I just finished reading a novel called Crossroads by Nancy Moser. It's about a woman named Madeline who makes a decision as a little girl to always live in the small town of Weaver, Kansas. But as she grows up, and people to go war, and businesses start to move out of town to survive, and others start to move to be near family, she sees the only life she ever imagined slipping away from her—so she buys up the entire town and gives it away to people she thinks would be a good fit for the community. The plot goes deeper than that, but I want to talk about one specific scene in the book that made me think.
About a third of the way into the book, a 16 year-old character named Ryan, is struggling to gain perspective. His family has just moved to Weaver to start over after the tragic death (in a car accident) of his sister Lisa. Ryan is a Christian, but he's angry with God, and he's not so sure that he wants the people of Weaver to even know that he's a Christian.

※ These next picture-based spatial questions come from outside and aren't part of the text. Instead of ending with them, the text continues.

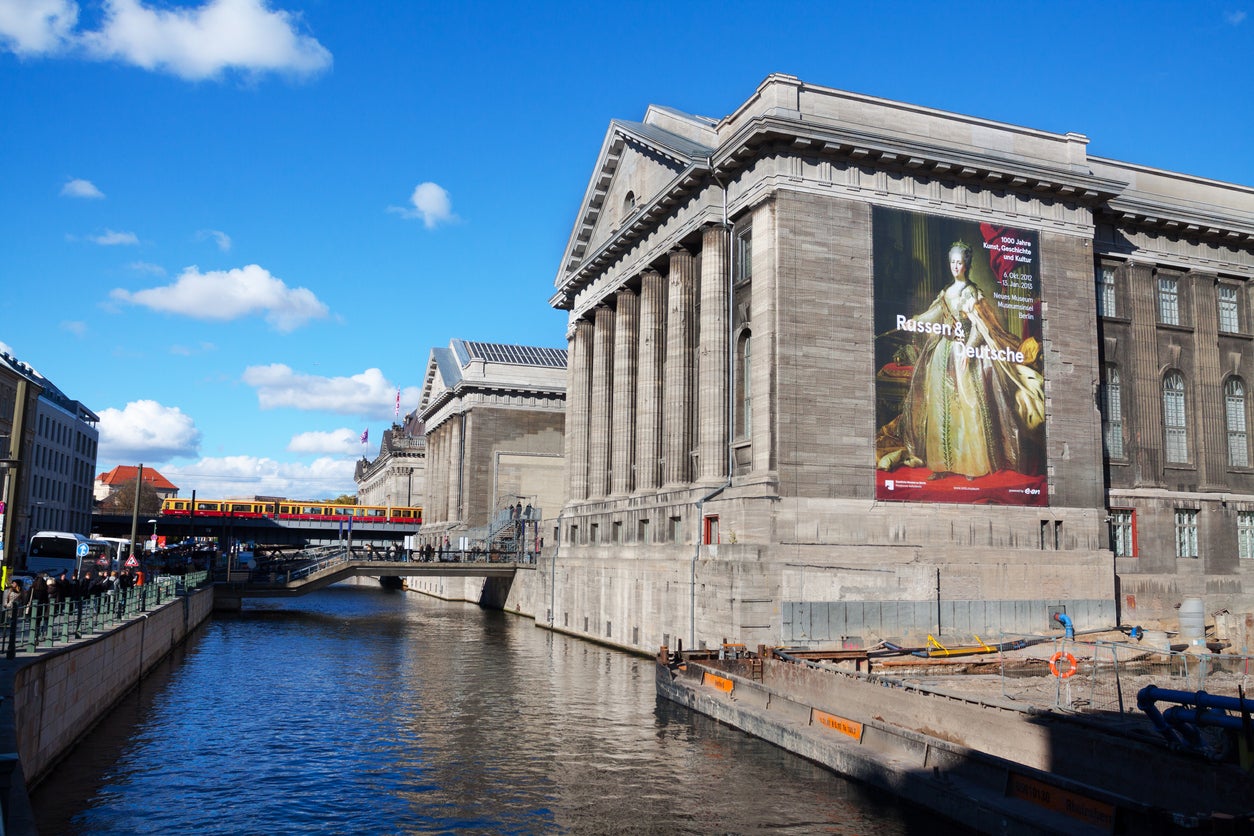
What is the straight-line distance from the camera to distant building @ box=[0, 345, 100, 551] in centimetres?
8450

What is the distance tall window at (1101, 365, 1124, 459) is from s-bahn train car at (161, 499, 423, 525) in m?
74.5

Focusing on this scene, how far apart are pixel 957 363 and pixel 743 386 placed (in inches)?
346

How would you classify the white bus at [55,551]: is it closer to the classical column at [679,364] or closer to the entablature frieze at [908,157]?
the classical column at [679,364]

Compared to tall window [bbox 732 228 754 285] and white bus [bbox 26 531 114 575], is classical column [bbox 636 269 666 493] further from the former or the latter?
white bus [bbox 26 531 114 575]

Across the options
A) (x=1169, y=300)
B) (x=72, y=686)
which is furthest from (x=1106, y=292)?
(x=72, y=686)

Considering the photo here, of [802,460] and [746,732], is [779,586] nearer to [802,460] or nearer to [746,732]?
[802,460]

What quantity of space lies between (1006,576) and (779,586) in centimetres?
1010

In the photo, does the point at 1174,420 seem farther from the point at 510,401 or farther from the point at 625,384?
the point at 510,401

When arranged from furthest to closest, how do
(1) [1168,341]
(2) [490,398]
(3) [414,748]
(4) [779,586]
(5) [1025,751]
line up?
1. (2) [490,398]
2. (1) [1168,341]
3. (4) [779,586]
4. (3) [414,748]
5. (5) [1025,751]

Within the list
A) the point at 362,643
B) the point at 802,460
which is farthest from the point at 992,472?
the point at 362,643

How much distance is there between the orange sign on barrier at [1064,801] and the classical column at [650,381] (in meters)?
35.9

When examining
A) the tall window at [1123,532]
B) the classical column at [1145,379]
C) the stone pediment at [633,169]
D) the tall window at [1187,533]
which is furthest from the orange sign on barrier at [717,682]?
the tall window at [1187,533]

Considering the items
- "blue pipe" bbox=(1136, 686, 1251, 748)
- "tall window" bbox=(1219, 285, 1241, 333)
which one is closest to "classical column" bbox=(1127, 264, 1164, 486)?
"tall window" bbox=(1219, 285, 1241, 333)

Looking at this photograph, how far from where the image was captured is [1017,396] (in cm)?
4475
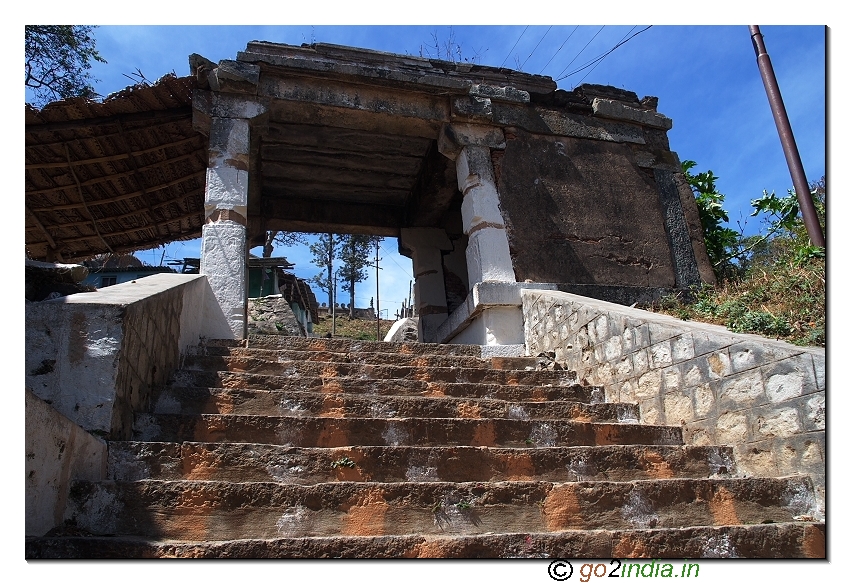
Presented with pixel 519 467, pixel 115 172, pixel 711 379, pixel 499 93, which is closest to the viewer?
pixel 519 467

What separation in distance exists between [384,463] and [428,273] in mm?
6895

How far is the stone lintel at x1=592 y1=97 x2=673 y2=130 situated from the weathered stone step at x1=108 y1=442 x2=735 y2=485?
212 inches

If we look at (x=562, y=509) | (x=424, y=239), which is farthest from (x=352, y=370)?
(x=424, y=239)

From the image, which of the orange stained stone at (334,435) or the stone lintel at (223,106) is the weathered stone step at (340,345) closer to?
the orange stained stone at (334,435)

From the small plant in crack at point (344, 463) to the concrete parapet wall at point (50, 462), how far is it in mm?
1048

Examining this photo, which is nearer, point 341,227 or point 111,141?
point 111,141

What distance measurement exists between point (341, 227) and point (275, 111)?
321 cm

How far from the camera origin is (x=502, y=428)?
374cm

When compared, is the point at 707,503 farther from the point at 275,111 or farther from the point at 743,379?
the point at 275,111

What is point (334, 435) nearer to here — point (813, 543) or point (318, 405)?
point (318, 405)

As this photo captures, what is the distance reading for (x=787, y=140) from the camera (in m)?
4.96

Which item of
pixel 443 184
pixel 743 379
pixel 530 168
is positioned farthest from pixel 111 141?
pixel 743 379

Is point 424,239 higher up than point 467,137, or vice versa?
point 467,137

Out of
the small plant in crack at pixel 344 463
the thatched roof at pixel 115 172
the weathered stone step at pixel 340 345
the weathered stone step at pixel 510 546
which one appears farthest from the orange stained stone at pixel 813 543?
the thatched roof at pixel 115 172
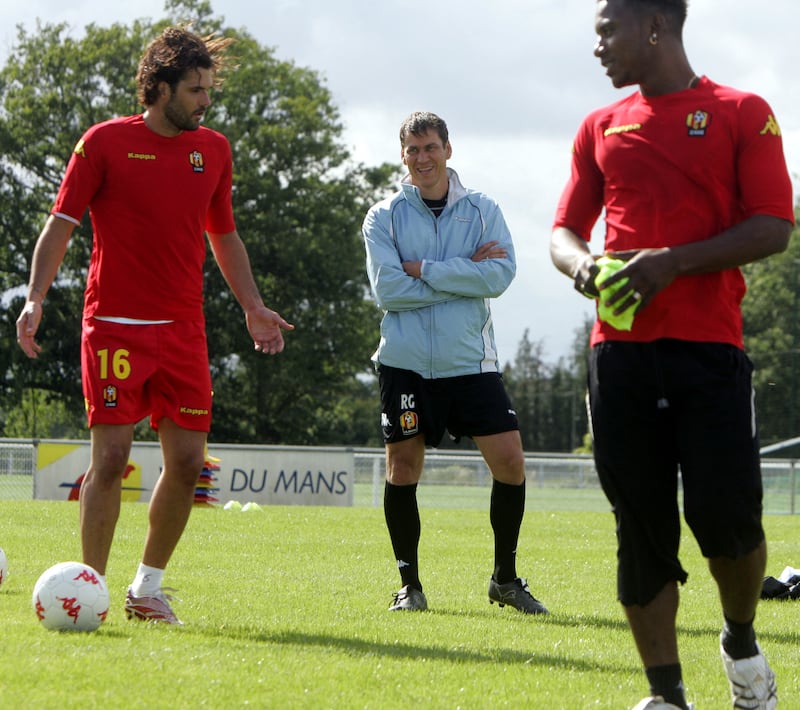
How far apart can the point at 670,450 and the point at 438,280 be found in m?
3.27

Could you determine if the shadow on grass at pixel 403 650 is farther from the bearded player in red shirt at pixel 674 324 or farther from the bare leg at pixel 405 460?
the bare leg at pixel 405 460

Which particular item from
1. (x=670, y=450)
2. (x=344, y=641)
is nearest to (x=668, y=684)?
(x=670, y=450)

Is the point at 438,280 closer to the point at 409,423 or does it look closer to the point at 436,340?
the point at 436,340

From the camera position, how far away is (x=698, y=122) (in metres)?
4.05

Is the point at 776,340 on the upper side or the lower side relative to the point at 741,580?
upper

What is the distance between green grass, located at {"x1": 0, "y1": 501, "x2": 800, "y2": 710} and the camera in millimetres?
4449

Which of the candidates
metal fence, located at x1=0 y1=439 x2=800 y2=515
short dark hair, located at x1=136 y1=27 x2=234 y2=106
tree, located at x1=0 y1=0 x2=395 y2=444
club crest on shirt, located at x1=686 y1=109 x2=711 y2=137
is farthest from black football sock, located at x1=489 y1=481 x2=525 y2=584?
tree, located at x1=0 y1=0 x2=395 y2=444

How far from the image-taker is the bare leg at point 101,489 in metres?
5.99

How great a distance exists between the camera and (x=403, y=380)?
24.1 ft

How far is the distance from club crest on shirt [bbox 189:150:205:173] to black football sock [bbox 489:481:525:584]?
2502 millimetres

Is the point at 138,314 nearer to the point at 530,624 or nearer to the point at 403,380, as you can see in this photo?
the point at 403,380

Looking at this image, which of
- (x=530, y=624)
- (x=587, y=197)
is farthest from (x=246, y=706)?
(x=530, y=624)

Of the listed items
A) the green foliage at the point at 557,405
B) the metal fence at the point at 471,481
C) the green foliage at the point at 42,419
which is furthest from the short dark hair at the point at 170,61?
the green foliage at the point at 557,405

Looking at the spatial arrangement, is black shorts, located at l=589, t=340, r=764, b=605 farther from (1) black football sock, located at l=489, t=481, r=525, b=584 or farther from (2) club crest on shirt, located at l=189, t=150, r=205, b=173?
(1) black football sock, located at l=489, t=481, r=525, b=584
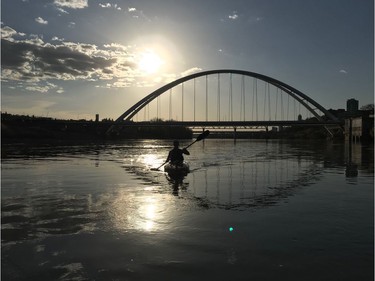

In this particular scene, Ryan is staring out his bedroom window and contemplating what to do next.
Here are his thoughts: "This life in Weaver was a blank, empty page. Yet, maybe blank was better than the past pages that were full of scrawls, scribbles, and cross outs. Pages ripped and bent. Yellowed. Water stained. Blank was better than that. The trouble was, he had no idea how to fill the page…"
Blank pages have always appealed to me too. And the thought of filling them with imperfections has always bugged me. I've always been the type of person who only records ideas, and concepts, and plans once I've thought them all the way through. No need for cross outs. In fact, they are ugly and somehow I've always considered them to be the evidence of a cluttered mind. Ironically, in a different context, earlier in the book, Madeline says the same thing, "Strikeouts and messiness on the page indicate strikeouts and messiness in a life."
I'm not sure what changed my mind lately—maybe it's been my willingness to accept the fact that life is messy—but I find myself writing lists, and thoughts, and brainstorming work projects (all in my trusty moleskine notebook) with little regard for perfection or even completion. In a sense, I've given myself permission to record my jumbled thoughts and in the process I'm recording a history of my decision-making process—cross outs and all—which is quite satisfying to look back upon to see how they eventually all came together.